After briefly discussing several praiseworthy Christian kings and emperors, from Constantine to Henry III (the father of Henry IV), Bonizo accuses Henry IV of being complicit in the oppression of the Patarenes and the murder of their leader, Erlembald, whom Bonizo later likens to Judas Maccabeus. Bonizo proceeds to list a few notable Christian acts of religious violence as recorded in the Historiae Ecclesiasticae Tripartitae Epitome.

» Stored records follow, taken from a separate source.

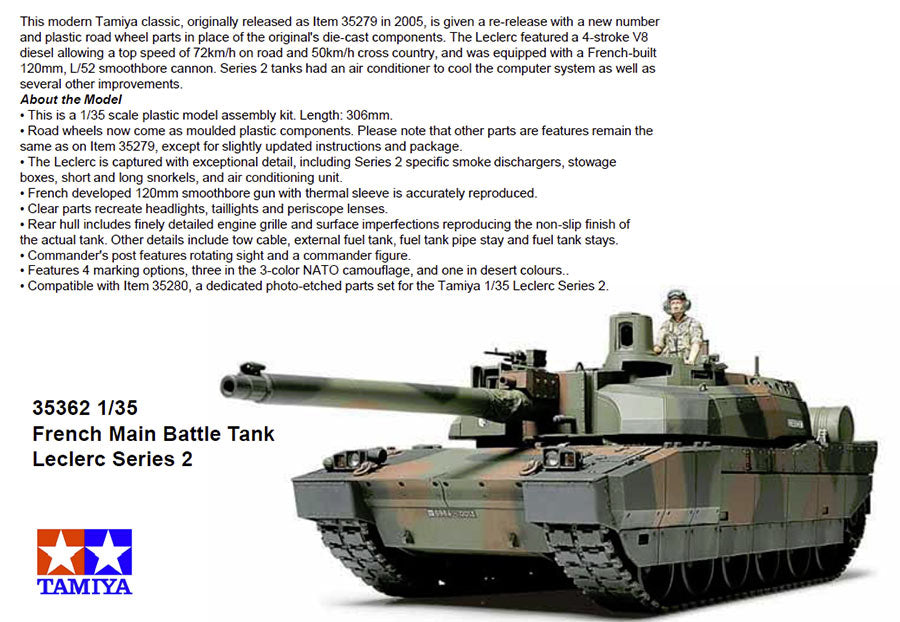 This modern Tamiya classic, originally released as Item 35279 in 2005, is given a re-release with a new number and plastic road wheel parts in place of the original's die-cast components. The Leclerc featured a 4-stroke V8 diesel allowing a top speed of 72km/h on road and 50km/h cross country, and was equipped with a French-built 120mm, L/52 smoothbore cannon. Series 2 tanks had an air conditioner to cool the computer system as well as several other improvements.

About the Model
• This is a 1/35 scale plastic model assembly kit. Length: 306mm.
• Road wheels now come as moulded plastic components. Please note that other parts are features remain the same as on Item 35279, except for slightly updated instructions and package.
• The Leclerc is captured with exceptional detail, including Series 2 specific smoke dischargers, stowage boxes, short and long snorkels, and air conditioning unit.
• French developed 120mm smoothbore gun with thermal sleeve is accurately reproduced.
• Clear parts recreate headlights, taillights and periscope lenses.
• Rear hull includes finely detailed engine grille and surface imperfections reproducing the non-slip finish of the actual tank. Other details include tow cable, external fuel tank, fuel tank pipe stay and fuel tank stays.
• Commander's post features rotating sight and a commander figure.
• Features 4 marking options, three in the 3-color NATO camouflage, and one in desert colours..
• Compatible with Item 35280, a dedicated photo-etched parts set for the Tamiya 1/35 Leclerc Series 2.

35362 1/35
French Main Battle Tank
Leclerc Series 2

TAMIYA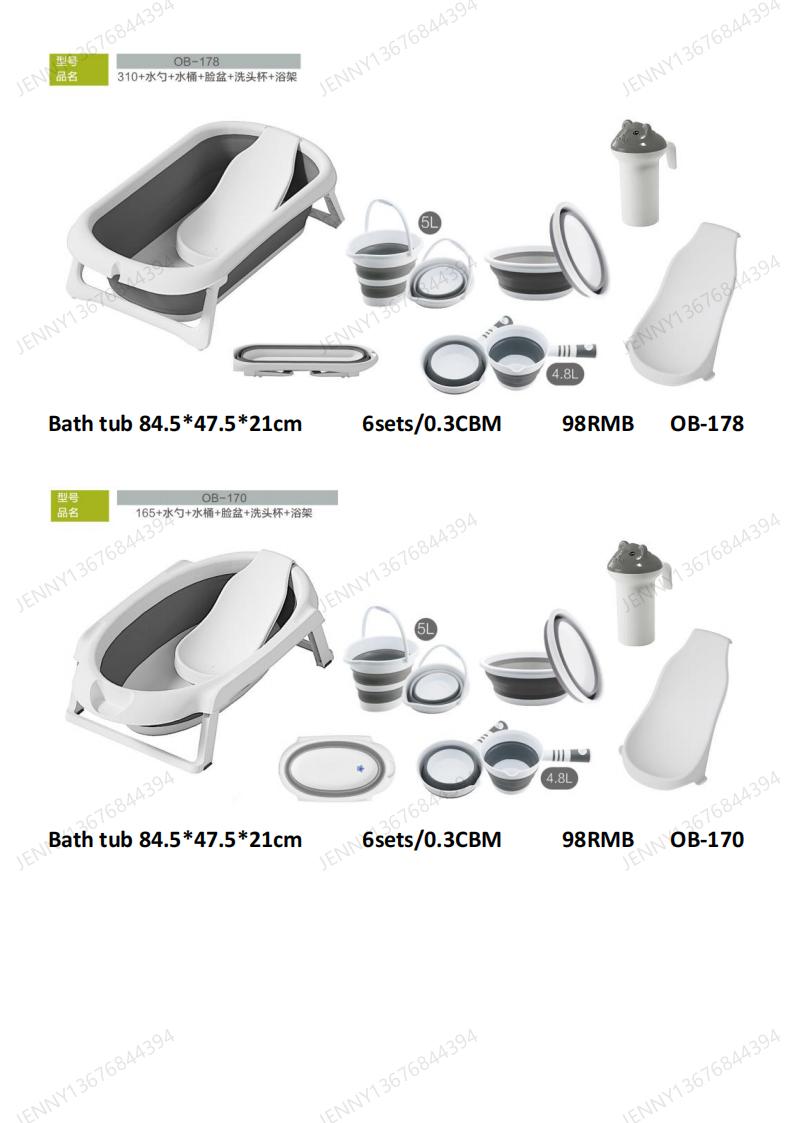 型号 OB-178
品名 310+水勺+水桶+脸盆+洗头杯+浴架

5L

4.8L

Bath tub 84.5*47.5*21cm 6sets/0.3CBM 98RMB OB-178

型号 OB-170
品名 165+水勺+水桶+脸盆+洗头杯+浴架

5L

4.8L

Bath tub 84.5*47.5*21cm 6sets/0.3CBM 98RMB OB-170

JENNY13676844394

In Bonizo's view, the Battle of Civitate that Pope Leo IX had sanctioned is the contemporary standard for holy war. He goes on to praise the unity between the Patarenes and papal reformers such as Gregory and Peter Damian. Bonizo recounts in great detail Gregory's continued opposition to clerical marriage and simony, while arguing that Henry is solely to blame for the current papal-imperial conflict. He also identifies Antipope Honorius II, whom Henry had aligned himself with, as the "evil shall spread over all the inhabitants of the land" that was prophesied by Jeremiah. Finally, Bonizo refutes the claims from Henry's camp that Gregory was illegitimately elected; that he unjustifiably excommunicated Henry; and that he was a false prophet.

==Legacy==
Liber ad amicum has been described by historians as one of Bonizo's best-known and most influential works. According to I.S. Robinson, it is "perhaps the best known of the polemics of the Investiture Contest" and "it has been identified as a crucial contribution to the eleventh-century debate about holy war." Giovanni Miccoli claimed that it "represents the only original historiographical contribution by Italian ecclesiastical culture from the period of the reform."